15 de novembro de 2008

Hora de Crítica


O Dicionário Etimologógico Online, de Língua Inglesa (Online Etymology Dictionary), indica que a palavra "crise" (crisis, em Inglês) vem da palavra grega krisis, como utilizada na medicina por Hipócrates, para se referir ao "ponto de mudança numa doença", ou para se referir a "julgamento", como objeto de Literatura. A esta palavra, crise, seu entendimento como "julgamento" vem da palavra grega krinein, que o mesmo dicionário define como "separar, decidir, julgar".
Valeria a pena imaginar a cena de um médico em Atenas que, surpreendido por uma melhora na saúde de seu paciente, sai pela rua e grita a plenos pulmões: "Krisis!"

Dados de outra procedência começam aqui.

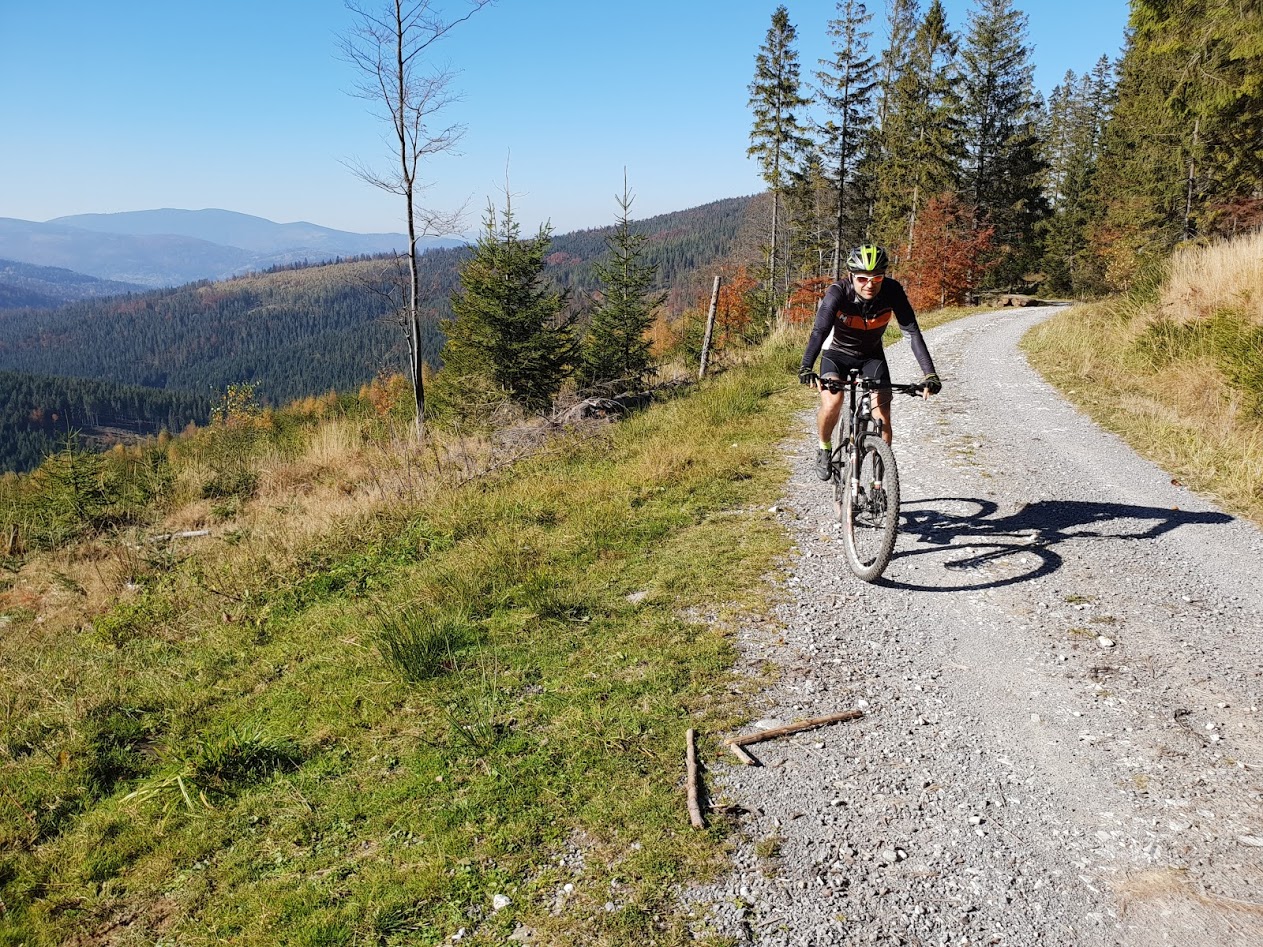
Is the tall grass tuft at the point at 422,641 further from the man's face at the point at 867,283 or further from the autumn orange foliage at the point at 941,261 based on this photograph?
the autumn orange foliage at the point at 941,261

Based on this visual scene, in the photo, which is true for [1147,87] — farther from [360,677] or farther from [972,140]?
[360,677]

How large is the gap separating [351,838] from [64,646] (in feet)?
18.0

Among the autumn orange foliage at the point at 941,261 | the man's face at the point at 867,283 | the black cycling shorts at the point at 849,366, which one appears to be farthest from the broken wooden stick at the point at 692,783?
the autumn orange foliage at the point at 941,261

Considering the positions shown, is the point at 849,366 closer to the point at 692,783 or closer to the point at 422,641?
the point at 692,783

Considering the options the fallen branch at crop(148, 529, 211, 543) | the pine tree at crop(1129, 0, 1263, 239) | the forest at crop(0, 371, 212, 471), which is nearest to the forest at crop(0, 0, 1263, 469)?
the pine tree at crop(1129, 0, 1263, 239)

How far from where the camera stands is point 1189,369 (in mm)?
9492

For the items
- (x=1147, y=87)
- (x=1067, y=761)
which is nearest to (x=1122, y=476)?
(x=1067, y=761)

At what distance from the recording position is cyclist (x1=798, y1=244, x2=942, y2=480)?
514cm

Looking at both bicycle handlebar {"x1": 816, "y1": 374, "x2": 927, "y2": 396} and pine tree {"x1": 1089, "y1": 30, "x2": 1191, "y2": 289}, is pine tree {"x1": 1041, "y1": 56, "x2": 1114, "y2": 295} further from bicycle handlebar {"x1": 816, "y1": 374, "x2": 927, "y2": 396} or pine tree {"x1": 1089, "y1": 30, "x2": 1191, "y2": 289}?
bicycle handlebar {"x1": 816, "y1": 374, "x2": 927, "y2": 396}

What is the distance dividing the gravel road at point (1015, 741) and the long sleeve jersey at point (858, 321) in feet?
5.55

Embora não tão convincente como o sonoro "Eureka!" de Arquimedes, nosso médico exprimiria algo saudável e, talvez, definisse assim um conceito diferente para a palavra do que o que nos ficou legado.
Aparentemente, o ponto de mudança em uma doença passou a ser mais freqüente no aspecto negativo que no positivo. Bem, as pessoas continuam morrendo nos hospitais até hoje e acho que este seja um bom indício de que o sentido de crise na medicina tenha se perpetuado numa mudança que, em vez de um pico positivo de saúde, seja mais evidenciada nos picos negativos, de modo às vezes irreversível. Às vezes...
Mas tem outra palavra interessante que está relacionada à crise, desde que ela existe, que é a palavra "crítica".
"Crítica" também é uma palavra de origem grega e vem de kritikos, que quer dizer de alguém "apto a fazer um julgamento", que é uma derivação de krinein.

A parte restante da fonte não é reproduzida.